Laryngeal squamous cell carcinoma (LSCC) is a heterogeneous malignancy, and conventional staging and grading remain insufficient for precise prognostic stratification. RNA methylation is involved in tumor progression, but its biological and prognostic significance in LSCC remains unclear.

Methods

We integrated transcriptomic and clinical data from 164 patients with LSCC and 12 normal tissue samples to analyse 35 RNA methylation-associated genes. Molecular subtypes and a prognostic signature were identified using consensus clustering, least absolute shrinkage and selection operator (LASSO), and Cox regression. Model performance was evaluated by receiver operating characteristic (ROC) curves and a nomogram. SHAP, immune infiltration, and drug sensitivity analyses were subsequently performed. EPYC was validated by in vitro assays, xenograft experiments, and preliminary METTL3-related m6A analyses.

Results

Twenty-eight genes were differentially expressed in LSCC, with frequent CNV gains and a mutation rate of 33.33%. Two RNA methylation-related subtypes with distinct prognoses and biological features were identified.
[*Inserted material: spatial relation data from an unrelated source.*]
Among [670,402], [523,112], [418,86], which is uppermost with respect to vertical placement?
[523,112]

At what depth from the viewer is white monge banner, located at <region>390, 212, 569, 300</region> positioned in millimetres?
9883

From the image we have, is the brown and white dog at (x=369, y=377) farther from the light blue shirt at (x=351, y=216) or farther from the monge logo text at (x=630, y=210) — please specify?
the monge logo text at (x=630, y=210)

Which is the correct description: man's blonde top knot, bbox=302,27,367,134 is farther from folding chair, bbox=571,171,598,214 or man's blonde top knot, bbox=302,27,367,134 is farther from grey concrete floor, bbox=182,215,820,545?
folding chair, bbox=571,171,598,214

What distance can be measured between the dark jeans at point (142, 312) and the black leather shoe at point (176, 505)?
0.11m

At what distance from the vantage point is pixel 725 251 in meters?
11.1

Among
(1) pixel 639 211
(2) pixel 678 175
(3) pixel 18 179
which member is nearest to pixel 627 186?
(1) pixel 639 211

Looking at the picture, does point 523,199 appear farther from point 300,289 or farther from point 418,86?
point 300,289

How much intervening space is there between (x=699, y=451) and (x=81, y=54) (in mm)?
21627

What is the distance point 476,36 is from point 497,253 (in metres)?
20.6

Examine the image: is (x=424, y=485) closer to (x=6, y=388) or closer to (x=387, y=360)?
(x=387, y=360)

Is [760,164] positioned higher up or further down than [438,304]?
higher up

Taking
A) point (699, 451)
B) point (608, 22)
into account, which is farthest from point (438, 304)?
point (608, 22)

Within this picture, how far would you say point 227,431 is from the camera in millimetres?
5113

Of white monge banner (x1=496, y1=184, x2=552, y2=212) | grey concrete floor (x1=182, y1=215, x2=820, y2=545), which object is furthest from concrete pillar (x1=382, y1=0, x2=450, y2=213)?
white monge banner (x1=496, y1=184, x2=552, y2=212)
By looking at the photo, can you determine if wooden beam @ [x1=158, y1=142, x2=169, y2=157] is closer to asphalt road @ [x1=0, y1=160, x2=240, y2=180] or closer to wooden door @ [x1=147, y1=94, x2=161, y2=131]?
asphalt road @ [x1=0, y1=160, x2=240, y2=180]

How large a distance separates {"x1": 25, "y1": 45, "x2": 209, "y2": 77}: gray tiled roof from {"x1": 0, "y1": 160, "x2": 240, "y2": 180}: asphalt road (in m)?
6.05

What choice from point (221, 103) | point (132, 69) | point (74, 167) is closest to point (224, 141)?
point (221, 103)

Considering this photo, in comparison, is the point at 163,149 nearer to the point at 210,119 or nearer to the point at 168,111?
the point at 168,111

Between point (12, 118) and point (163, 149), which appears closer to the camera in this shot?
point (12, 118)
A 4-gene signature (TFF2, S1PR4, STC2, and EPYC) showed moderate predictive value for overall survival. EPYC was upregulated in LSCC and associated with poor prognosis. EPYC knockdown suppressed proliferation, migration, invasion, and epithelial–mesenchymal transition in vitro and tumor growth in vivo. MeRIP–qPCR and METTL3 knockdown provided preliminary evidence that EPYC transcripts may undergo METTL3-related m6A modification. High-risk patients also showed distinct immune infiltration and predicted drug sensitivity profiles.

Conclusions

RNA methylation-associated genes define clinically relevant subtypes and a 4-gene prognostic signature in LSCC. EPYC is a biologically relevant risk-associated gene, with preliminary evidence of METTL3-related m6A regulation.